(Scene-based reasoning records)
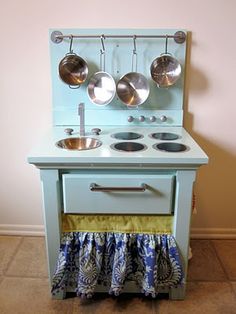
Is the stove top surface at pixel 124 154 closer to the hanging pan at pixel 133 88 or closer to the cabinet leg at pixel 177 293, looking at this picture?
the hanging pan at pixel 133 88

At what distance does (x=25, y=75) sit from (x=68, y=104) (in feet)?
1.05

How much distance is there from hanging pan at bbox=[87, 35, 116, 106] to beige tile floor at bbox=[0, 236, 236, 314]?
1.06 m

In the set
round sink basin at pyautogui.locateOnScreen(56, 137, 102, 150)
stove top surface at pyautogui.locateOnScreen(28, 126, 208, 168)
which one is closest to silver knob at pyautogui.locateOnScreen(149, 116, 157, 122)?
stove top surface at pyautogui.locateOnScreen(28, 126, 208, 168)

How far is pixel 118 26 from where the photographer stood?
1889 millimetres

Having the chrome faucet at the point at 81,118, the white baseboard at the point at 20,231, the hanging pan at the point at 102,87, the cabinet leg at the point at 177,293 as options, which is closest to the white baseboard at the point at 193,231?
the white baseboard at the point at 20,231

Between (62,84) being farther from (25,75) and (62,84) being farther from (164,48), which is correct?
(164,48)

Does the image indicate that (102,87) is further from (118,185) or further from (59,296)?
(59,296)

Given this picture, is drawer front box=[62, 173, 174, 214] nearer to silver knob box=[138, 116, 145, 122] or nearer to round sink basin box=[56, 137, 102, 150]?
round sink basin box=[56, 137, 102, 150]

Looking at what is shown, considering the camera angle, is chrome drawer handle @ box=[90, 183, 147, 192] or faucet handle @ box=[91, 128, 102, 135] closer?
chrome drawer handle @ box=[90, 183, 147, 192]

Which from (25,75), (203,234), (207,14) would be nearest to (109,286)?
(203,234)

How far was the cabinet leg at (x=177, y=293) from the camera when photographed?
5.59 feet

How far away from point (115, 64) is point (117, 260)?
1110 millimetres

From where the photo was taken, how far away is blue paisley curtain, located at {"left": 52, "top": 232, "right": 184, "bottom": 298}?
157 centimetres

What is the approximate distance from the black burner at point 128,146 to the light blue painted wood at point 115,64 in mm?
376
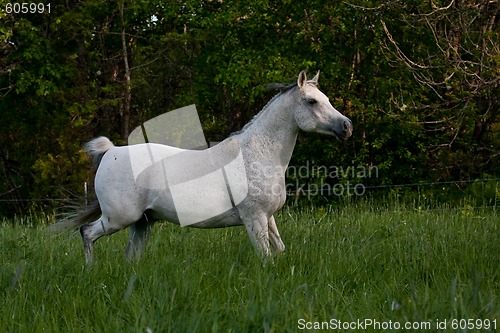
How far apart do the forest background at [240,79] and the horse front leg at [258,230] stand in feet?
29.1

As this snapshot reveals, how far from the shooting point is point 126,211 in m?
6.15

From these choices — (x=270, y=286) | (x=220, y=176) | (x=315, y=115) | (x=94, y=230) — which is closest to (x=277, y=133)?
(x=315, y=115)

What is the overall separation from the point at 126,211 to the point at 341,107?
466 inches

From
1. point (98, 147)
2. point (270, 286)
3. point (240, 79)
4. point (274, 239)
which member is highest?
point (98, 147)

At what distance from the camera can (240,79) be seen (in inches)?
651

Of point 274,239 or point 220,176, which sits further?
point 220,176

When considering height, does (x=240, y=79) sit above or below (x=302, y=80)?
below

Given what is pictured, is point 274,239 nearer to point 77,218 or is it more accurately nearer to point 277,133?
point 277,133

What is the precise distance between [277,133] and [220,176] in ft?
2.13

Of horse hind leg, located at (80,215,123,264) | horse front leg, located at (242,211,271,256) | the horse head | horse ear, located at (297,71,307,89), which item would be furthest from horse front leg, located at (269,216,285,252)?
horse hind leg, located at (80,215,123,264)

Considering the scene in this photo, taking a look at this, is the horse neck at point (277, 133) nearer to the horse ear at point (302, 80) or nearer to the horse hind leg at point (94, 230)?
the horse ear at point (302, 80)

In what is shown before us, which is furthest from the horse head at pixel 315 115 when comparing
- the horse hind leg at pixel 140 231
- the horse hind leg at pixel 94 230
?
the horse hind leg at pixel 94 230

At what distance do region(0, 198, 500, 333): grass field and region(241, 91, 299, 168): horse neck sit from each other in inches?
33.1

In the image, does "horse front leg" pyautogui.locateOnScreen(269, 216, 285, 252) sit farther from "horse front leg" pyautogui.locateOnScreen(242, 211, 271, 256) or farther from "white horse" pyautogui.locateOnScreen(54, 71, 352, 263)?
"horse front leg" pyautogui.locateOnScreen(242, 211, 271, 256)
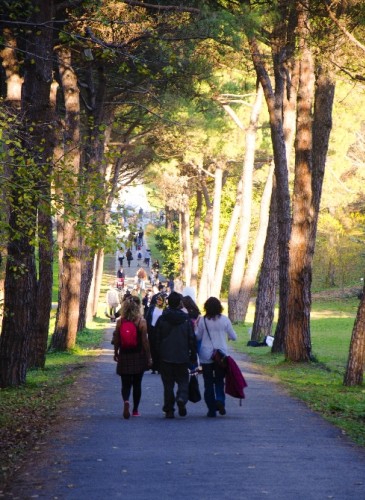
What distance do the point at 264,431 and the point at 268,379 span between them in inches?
301

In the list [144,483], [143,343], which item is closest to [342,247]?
[143,343]

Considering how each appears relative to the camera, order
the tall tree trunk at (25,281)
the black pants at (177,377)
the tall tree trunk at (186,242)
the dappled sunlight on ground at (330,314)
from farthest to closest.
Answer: the tall tree trunk at (186,242) → the dappled sunlight on ground at (330,314) → the tall tree trunk at (25,281) → the black pants at (177,377)

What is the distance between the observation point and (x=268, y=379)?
19.3 meters

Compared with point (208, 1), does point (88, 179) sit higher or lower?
lower

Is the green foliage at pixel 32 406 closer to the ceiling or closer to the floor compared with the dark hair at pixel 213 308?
closer to the floor

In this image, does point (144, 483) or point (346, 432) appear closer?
point (144, 483)

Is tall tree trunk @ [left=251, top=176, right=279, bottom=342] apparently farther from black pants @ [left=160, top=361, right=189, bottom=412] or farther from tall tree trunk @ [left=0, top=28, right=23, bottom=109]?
black pants @ [left=160, top=361, right=189, bottom=412]

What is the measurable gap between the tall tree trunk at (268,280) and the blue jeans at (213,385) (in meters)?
14.9

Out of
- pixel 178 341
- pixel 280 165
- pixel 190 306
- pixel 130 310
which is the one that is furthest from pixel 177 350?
pixel 280 165

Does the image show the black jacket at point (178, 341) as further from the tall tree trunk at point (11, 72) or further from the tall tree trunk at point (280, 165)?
the tall tree trunk at point (280, 165)

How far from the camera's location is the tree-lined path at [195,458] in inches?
317

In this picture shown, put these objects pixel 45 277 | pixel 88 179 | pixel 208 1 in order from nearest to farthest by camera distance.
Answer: pixel 88 179, pixel 208 1, pixel 45 277

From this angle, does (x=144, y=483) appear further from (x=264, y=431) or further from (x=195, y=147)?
(x=195, y=147)

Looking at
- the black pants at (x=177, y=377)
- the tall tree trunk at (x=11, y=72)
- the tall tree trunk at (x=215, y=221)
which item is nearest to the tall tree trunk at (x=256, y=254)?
the tall tree trunk at (x=215, y=221)
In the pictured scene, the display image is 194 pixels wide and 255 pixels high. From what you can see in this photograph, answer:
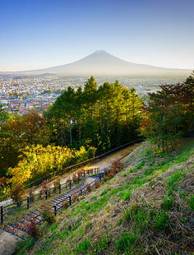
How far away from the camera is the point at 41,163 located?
77.7 feet

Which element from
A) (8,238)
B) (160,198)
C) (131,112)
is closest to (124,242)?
(160,198)

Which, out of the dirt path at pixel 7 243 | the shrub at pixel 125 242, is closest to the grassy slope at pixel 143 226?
the shrub at pixel 125 242

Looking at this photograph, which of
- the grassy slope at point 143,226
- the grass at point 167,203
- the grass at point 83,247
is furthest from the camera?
the grass at point 83,247

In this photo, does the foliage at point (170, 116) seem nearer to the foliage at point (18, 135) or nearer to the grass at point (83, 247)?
the foliage at point (18, 135)

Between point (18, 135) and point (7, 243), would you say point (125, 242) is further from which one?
point (18, 135)

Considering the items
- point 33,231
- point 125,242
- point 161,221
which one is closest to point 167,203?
point 161,221

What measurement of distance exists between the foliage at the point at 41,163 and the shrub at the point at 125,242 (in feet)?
50.5

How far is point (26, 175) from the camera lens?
21641 mm

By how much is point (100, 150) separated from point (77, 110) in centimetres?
415

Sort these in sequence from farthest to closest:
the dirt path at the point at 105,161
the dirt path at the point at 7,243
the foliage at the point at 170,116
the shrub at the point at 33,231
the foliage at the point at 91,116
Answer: the foliage at the point at 91,116
the dirt path at the point at 105,161
the foliage at the point at 170,116
the shrub at the point at 33,231
the dirt path at the point at 7,243

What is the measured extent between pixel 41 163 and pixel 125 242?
1737cm

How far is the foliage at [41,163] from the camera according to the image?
22.2 meters

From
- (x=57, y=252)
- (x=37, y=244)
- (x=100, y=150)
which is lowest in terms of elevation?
(x=100, y=150)

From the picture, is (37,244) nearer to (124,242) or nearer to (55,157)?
(124,242)
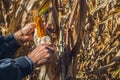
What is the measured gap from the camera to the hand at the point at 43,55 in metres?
1.21

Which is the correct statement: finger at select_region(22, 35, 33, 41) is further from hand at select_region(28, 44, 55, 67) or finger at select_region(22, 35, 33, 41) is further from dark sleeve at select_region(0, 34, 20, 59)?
hand at select_region(28, 44, 55, 67)

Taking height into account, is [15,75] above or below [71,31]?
below

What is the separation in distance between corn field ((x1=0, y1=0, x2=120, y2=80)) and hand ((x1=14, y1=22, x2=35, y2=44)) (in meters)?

## Short exercise
Reproduce nothing but the lines that run from the line containing "Looking at this photograph, which of" through the last line of the records, inclusive. Omit the pictures.

## Problem solution
Looking at this photograph, which of
- the grassy slope at point 143,226
- the grass at point 167,203
- the grass at point 83,247
is furthest from the camera?
the grass at point 83,247

In this photo, does the foliage at point (170, 116) seem nearer to the foliage at point (18, 135) or nearer to the grass at point (83, 247)?
the foliage at point (18, 135)

Between point (18, 135) and point (7, 243), would you say point (125, 242) is further from which one?
point (18, 135)

Considering the items
- point 33,231
- point 125,242
- point 161,221
which one is closest to point 167,203?
point 161,221

What measurement of distance exists between the foliage at the point at 41,163 and the shrub at the point at 125,242 (in feet)?
50.5

How far is point (26, 175) from the camera lens?
21641 mm

By how much is point (100, 150) separated from point (77, 110) in centimetres?
415

Sort these in sequence from farthest to closest:
the dirt path at the point at 105,161
the dirt path at the point at 7,243
the foliage at the point at 170,116
the shrub at the point at 33,231
the foliage at the point at 91,116
Answer: the foliage at the point at 91,116
the dirt path at the point at 105,161
the foliage at the point at 170,116
the shrub at the point at 33,231
the dirt path at the point at 7,243

What is the measured extent between pixel 41 163 and pixel 125 242?
1737cm

How far is the foliage at [41,163] from the camera according to the image?
22.2 meters

From
- (x=57, y=252)
- (x=37, y=244)
- (x=100, y=150)
which is lowest in terms of elevation?
(x=100, y=150)

From the picture, is (37,244) nearer to (124,242) or nearer to (55,157)?
(124,242)
What is the measured gap from the camera to the hand at the point at 43,55 in metres?
1.21

Which is the correct statement: finger at select_region(22, 35, 33, 41) is further from hand at select_region(28, 44, 55, 67) or finger at select_region(22, 35, 33, 41) is further from dark sleeve at select_region(0, 34, 20, 59)?
hand at select_region(28, 44, 55, 67)

Taking height into account, is [15,75] above or below [71,31]?
below

What is the separation in distance between corn field ((x1=0, y1=0, x2=120, y2=80)) and hand ((x1=14, y1=22, x2=35, y2=44)) (in meters)?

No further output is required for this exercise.